THE PROBLEM = Repeat the following data word for word, leaving out the pictures.

+ + + + + + +

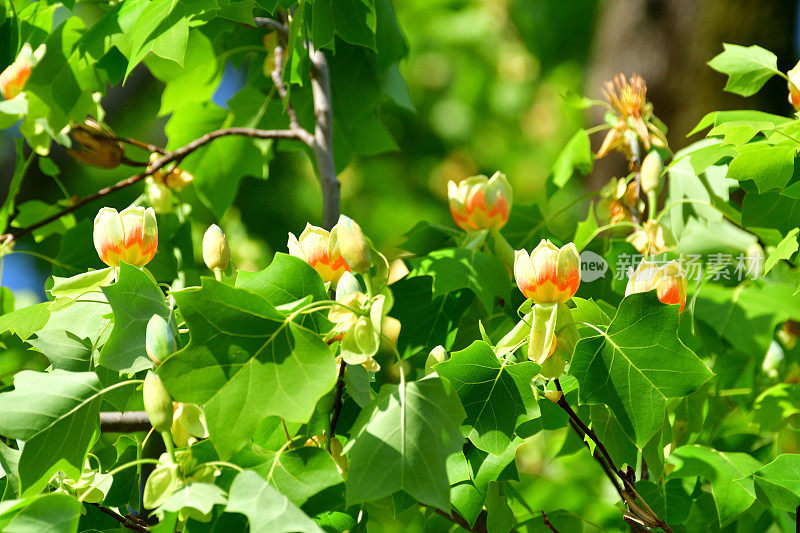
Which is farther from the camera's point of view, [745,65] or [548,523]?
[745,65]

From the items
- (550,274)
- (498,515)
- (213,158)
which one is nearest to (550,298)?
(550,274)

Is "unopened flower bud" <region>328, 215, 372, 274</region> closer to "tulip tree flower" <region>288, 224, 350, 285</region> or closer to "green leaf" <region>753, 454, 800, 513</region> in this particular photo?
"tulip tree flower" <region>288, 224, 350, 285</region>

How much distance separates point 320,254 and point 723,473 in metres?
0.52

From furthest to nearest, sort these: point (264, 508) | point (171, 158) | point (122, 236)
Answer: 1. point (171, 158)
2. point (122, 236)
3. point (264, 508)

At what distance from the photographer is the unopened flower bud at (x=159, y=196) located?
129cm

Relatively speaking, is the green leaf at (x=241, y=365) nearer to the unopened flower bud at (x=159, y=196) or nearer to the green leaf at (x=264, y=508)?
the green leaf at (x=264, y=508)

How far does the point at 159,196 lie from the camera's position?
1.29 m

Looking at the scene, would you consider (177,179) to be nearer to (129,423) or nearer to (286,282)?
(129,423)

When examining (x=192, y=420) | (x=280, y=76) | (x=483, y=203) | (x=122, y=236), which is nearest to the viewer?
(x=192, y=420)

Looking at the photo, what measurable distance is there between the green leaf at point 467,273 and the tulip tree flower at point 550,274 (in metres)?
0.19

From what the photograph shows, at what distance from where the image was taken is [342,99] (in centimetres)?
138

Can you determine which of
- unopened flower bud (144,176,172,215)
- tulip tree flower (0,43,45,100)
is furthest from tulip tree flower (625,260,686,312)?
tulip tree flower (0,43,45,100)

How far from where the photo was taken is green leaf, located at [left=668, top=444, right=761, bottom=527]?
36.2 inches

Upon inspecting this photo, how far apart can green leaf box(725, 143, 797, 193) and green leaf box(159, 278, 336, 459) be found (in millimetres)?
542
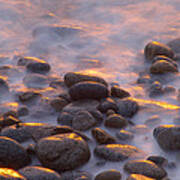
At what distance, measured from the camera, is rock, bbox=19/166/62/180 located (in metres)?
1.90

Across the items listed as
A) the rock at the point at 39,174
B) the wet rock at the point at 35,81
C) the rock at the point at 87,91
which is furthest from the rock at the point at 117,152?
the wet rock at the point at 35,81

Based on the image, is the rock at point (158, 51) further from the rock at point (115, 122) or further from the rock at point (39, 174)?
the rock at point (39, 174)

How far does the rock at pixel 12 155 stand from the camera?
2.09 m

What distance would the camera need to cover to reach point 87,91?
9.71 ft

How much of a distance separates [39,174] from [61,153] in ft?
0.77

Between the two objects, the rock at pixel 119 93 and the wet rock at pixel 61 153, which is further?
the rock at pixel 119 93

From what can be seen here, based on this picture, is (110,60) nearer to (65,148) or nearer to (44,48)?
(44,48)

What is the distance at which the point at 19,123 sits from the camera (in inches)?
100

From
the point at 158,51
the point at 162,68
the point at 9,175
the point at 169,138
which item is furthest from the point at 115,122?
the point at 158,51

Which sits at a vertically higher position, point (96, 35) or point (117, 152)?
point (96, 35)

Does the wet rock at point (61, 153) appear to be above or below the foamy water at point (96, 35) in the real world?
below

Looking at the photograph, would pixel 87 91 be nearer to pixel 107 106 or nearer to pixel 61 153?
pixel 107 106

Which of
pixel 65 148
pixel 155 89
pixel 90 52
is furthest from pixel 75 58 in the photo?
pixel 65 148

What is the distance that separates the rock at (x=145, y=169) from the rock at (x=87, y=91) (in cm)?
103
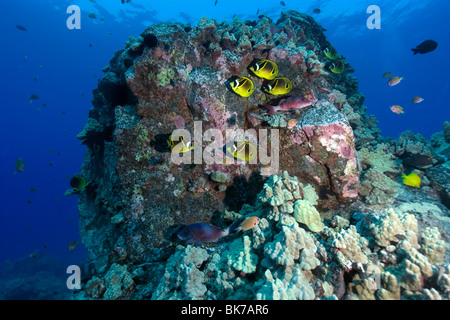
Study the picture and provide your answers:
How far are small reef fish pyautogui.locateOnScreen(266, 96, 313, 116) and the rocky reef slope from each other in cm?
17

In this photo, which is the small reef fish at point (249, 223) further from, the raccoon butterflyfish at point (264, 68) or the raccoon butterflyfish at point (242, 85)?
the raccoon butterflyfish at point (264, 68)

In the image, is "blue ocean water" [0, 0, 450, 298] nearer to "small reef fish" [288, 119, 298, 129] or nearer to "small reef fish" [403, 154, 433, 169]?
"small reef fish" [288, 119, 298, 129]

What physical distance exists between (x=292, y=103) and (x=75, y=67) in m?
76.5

+ + + + + + +

ANSWER FOR THE TASK =
Which is farther from the camera's point of view, [745,65] or [548,523]?
[745,65]

From the items
- (550,274)
- (498,515)
- (213,158)
which one is nearest to (550,298)?
(550,274)

Is "unopened flower bud" <region>328, 215, 372, 274</region> closer to "tulip tree flower" <region>288, 224, 350, 285</region> or closer to "green leaf" <region>753, 454, 800, 513</region> in this particular photo?
"tulip tree flower" <region>288, 224, 350, 285</region>

How much distance separates point 320,254 and point 723,473 in metres?
0.52

From furthest to nearest, sort these: point (264, 508) | point (171, 158) | point (122, 236)
Answer: 1. point (171, 158)
2. point (122, 236)
3. point (264, 508)

At what distance from the photographer is the unopened flower bud at (x=159, y=196) located?
129cm

Relatively speaking, is the green leaf at (x=241, y=365) nearer to the unopened flower bud at (x=159, y=196) or nearer to the green leaf at (x=264, y=508)?
the green leaf at (x=264, y=508)

How far does the point at 159,196 lie from the camera's position?
1.29 m

Looking at the scene, would you consider (177,179) to be nearer to (129,423) or nearer to (286,282)?
(129,423)

When examining (x=192, y=420) | (x=280, y=76) | (x=483, y=203) | (x=122, y=236), which is nearest to the viewer?
(x=192, y=420)

Looking at the photo, what measurable distance is there between the green leaf at point 467,273 and the tulip tree flower at point 550,274 (in metres)?
0.19

From what the photograph shows, at what distance from where the image was taken is [342,99] (in centimetres)?
138

Can you determine which of
- unopened flower bud (144,176,172,215)
- tulip tree flower (0,43,45,100)
is furthest from tulip tree flower (625,260,686,312)?
tulip tree flower (0,43,45,100)

How far from where the photo was taken is green leaf, located at [left=668, top=444, right=761, bottom=527]?
36.2 inches

Upon inspecting this photo, how far apart can green leaf box(725, 143, 797, 193) and green leaf box(159, 278, 336, 459) be found (in millimetres)?
542
At what distance, measured from the camera, is rock, bbox=19/166/62/180 located (in metres)?
1.90

Across the items listed as
A) the rock at the point at 39,174
B) the wet rock at the point at 35,81
C) the rock at the point at 87,91
which is furthest from the rock at the point at 117,152?
the wet rock at the point at 35,81

Based on the image, is the rock at point (158, 51) further from the rock at point (115, 122) or further from the rock at point (39, 174)?
the rock at point (39, 174)

How far does the rock at pixel 12 155 stand from the camera?
2.09 m

What distance would the camera need to cover to reach point 87,91?
9.71 ft

How much of a distance separates [39,174] from [61,153] in ft?
0.77

Between the two objects, the rock at pixel 119 93 and the wet rock at pixel 61 153, which is further?
the rock at pixel 119 93

From what can be seen here, based on this picture, is (110,60) nearer to (65,148) or nearer to (44,48)?
(44,48)

What is the distance at which the point at 19,123 sits from the camera (in inches)?
100

From
the point at 158,51
the point at 162,68
the point at 9,175
the point at 169,138
which item is furthest from the point at 115,122?
the point at 158,51

Which sits at a vertically higher position, point (96, 35) or point (117, 152)?
point (96, 35)

Does the wet rock at point (61, 153) appear to be above or below the foamy water at point (96, 35) in the real world?
below

Looking at the photograph, would pixel 87 91 be nearer to pixel 107 106 or nearer to pixel 61 153?
pixel 107 106

Which of
pixel 65 148
pixel 155 89
pixel 90 52
is furthest from pixel 75 58 in the photo?
pixel 65 148

What is the distance that separates the rock at (x=145, y=169) from the rock at (x=87, y=91) (in cm)?
103
Study the picture and provide your answers:
How far are small reef fish pyautogui.locateOnScreen(266, 96, 313, 116) and the rocky reef slope from each other in cm?
17

In this photo, which is the small reef fish at point (249, 223) further from, the raccoon butterflyfish at point (264, 68) or the raccoon butterflyfish at point (242, 85)?
the raccoon butterflyfish at point (264, 68)

In the image, is "blue ocean water" [0, 0, 450, 298] nearer to "small reef fish" [288, 119, 298, 129] or nearer to "small reef fish" [403, 154, 433, 169]?
"small reef fish" [288, 119, 298, 129]

What physical distance exists between (x=292, y=103) and (x=75, y=67) in m?
76.5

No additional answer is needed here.